● **EXERCISE DETAILS**: Could you reproduce every one of the items below word for word, without changing or leaving out anything?

● **SUPPLIED RECORDS**:
########################################
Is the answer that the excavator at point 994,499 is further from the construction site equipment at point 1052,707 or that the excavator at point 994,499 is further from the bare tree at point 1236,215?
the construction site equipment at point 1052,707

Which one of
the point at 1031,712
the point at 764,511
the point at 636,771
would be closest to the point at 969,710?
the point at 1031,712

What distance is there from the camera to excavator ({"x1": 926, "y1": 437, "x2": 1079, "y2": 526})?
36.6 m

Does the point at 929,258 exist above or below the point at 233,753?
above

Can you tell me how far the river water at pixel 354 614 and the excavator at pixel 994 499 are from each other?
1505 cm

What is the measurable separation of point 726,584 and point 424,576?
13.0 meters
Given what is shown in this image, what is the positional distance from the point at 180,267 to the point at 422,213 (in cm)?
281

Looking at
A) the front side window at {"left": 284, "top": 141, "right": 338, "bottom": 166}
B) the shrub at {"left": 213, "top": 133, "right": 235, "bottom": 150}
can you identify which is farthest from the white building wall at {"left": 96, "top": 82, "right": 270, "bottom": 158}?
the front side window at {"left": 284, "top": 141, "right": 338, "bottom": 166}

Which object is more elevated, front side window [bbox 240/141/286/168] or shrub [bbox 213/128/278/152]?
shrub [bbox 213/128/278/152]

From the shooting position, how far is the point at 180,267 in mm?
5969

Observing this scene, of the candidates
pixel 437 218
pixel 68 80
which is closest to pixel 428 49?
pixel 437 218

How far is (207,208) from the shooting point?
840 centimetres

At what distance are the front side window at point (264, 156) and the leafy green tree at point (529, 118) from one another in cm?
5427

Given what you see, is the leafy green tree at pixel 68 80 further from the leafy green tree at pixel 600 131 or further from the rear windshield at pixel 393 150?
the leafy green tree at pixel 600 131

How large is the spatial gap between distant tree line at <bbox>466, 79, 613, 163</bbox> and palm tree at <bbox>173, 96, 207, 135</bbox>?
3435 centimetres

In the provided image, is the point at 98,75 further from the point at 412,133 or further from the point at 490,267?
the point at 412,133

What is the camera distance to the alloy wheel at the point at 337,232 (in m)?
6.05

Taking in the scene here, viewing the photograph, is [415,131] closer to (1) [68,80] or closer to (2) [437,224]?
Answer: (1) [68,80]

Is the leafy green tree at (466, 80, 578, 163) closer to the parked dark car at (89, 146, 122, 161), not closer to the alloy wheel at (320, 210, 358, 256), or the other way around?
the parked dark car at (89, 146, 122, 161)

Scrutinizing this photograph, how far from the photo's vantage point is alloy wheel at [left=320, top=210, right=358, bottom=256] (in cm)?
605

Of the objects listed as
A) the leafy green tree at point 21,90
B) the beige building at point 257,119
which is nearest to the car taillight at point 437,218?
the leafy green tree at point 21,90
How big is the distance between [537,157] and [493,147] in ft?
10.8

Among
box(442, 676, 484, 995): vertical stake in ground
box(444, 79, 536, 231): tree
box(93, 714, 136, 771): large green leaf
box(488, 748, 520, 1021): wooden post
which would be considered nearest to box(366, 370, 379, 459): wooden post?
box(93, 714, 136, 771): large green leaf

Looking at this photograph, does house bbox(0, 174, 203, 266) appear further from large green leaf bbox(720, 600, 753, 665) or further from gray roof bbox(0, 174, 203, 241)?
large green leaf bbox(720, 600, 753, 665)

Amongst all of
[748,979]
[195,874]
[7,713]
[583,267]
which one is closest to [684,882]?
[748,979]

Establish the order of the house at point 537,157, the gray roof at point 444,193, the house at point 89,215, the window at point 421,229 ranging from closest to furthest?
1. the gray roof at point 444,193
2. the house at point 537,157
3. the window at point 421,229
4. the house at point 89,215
########################################
● **OUTPUT OF THE TASK**:
Is the answer that the excavator at point 994,499 is further from the construction site equipment at point 1052,707 or that the excavator at point 994,499 is further from the bare tree at point 1236,215?
the construction site equipment at point 1052,707

Which one of
the point at 1031,712
the point at 764,511
the point at 636,771
would be closest to the point at 969,710?
the point at 1031,712

What distance is there from the camera to excavator ({"x1": 926, "y1": 437, "x2": 1079, "y2": 526})?
36.6 m

Does the point at 929,258 exist above or below the point at 233,753?
above

Can you tell me how far the river water at pixel 354 614 and the excavator at pixel 994 499 are from each other?
1505 cm

What is the measurable separation of point 726,584 and point 424,576?
13.0 meters
Given what is shown in this image, what is the positional distance from the point at 180,267 to the point at 422,213 (in cm)?
281

Looking at
A) the front side window at {"left": 284, "top": 141, "right": 338, "bottom": 166}
B) the shrub at {"left": 213, "top": 133, "right": 235, "bottom": 150}
can you identify which is farthest from the white building wall at {"left": 96, "top": 82, "right": 270, "bottom": 158}?
the front side window at {"left": 284, "top": 141, "right": 338, "bottom": 166}

Which object is more elevated, front side window [bbox 240/141/286/168] or shrub [bbox 213/128/278/152]?
shrub [bbox 213/128/278/152]

From the shooting position, how far is the point at 180,267 in mm?
5969

Observing this scene, of the candidates
pixel 437 218
pixel 68 80
which is closest to pixel 428 49?
pixel 437 218

How far is (207,208) from the shooting point?
840 centimetres

At what distance are the front side window at point (264, 156) and the leafy green tree at point (529, 118) from one another in cm?
5427

Given what you see, is the leafy green tree at pixel 68 80 further from the leafy green tree at pixel 600 131 or further from the rear windshield at pixel 393 150?
the leafy green tree at pixel 600 131

How large is the spatial gap between distant tree line at <bbox>466, 79, 613, 163</bbox> and palm tree at <bbox>173, 96, 207, 135</bbox>?
3435 centimetres

In the provided image, is the point at 98,75 further from the point at 412,133 or further from the point at 490,267?
the point at 412,133

What is the camera distance to the alloy wheel at the point at 337,232 (in m)?
6.05

Taking in the scene here, viewing the photograph, is [415,131] closer to (1) [68,80] or closer to (2) [437,224]?
Answer: (1) [68,80]

Is the leafy green tree at (466, 80, 578, 163) closer to the parked dark car at (89, 146, 122, 161), not closer to the alloy wheel at (320, 210, 358, 256), or the other way around?
the parked dark car at (89, 146, 122, 161)

Scrutinizing this photograph, how far from the photo's vantage point is alloy wheel at [left=320, top=210, right=358, bottom=256] (in cm)?
605

Of the objects listed as
A) the leafy green tree at point 21,90
B) the beige building at point 257,119
which is nearest to the car taillight at point 437,218?
the leafy green tree at point 21,90
How big is the distance between [537,157] and [493,147] in ft?
10.8

Among
box(442, 676, 484, 995): vertical stake in ground
box(444, 79, 536, 231): tree
box(93, 714, 136, 771): large green leaf
box(488, 748, 520, 1021): wooden post
which would be considered nearest to box(366, 370, 379, 459): wooden post?
box(93, 714, 136, 771): large green leaf

Looking at this photograph, does house bbox(0, 174, 203, 266) appear further from large green leaf bbox(720, 600, 753, 665) or further from gray roof bbox(0, 174, 203, 241)?
large green leaf bbox(720, 600, 753, 665)

Amongst all of
[748,979]
[195,874]
[7,713]
[583,267]
which one is closest to [684,882]?
[748,979]

Establish the order of the house at point 537,157, the gray roof at point 444,193, the house at point 89,215, the window at point 421,229 ranging from closest to furthest?
1. the gray roof at point 444,193
2. the house at point 537,157
3. the window at point 421,229
4. the house at point 89,215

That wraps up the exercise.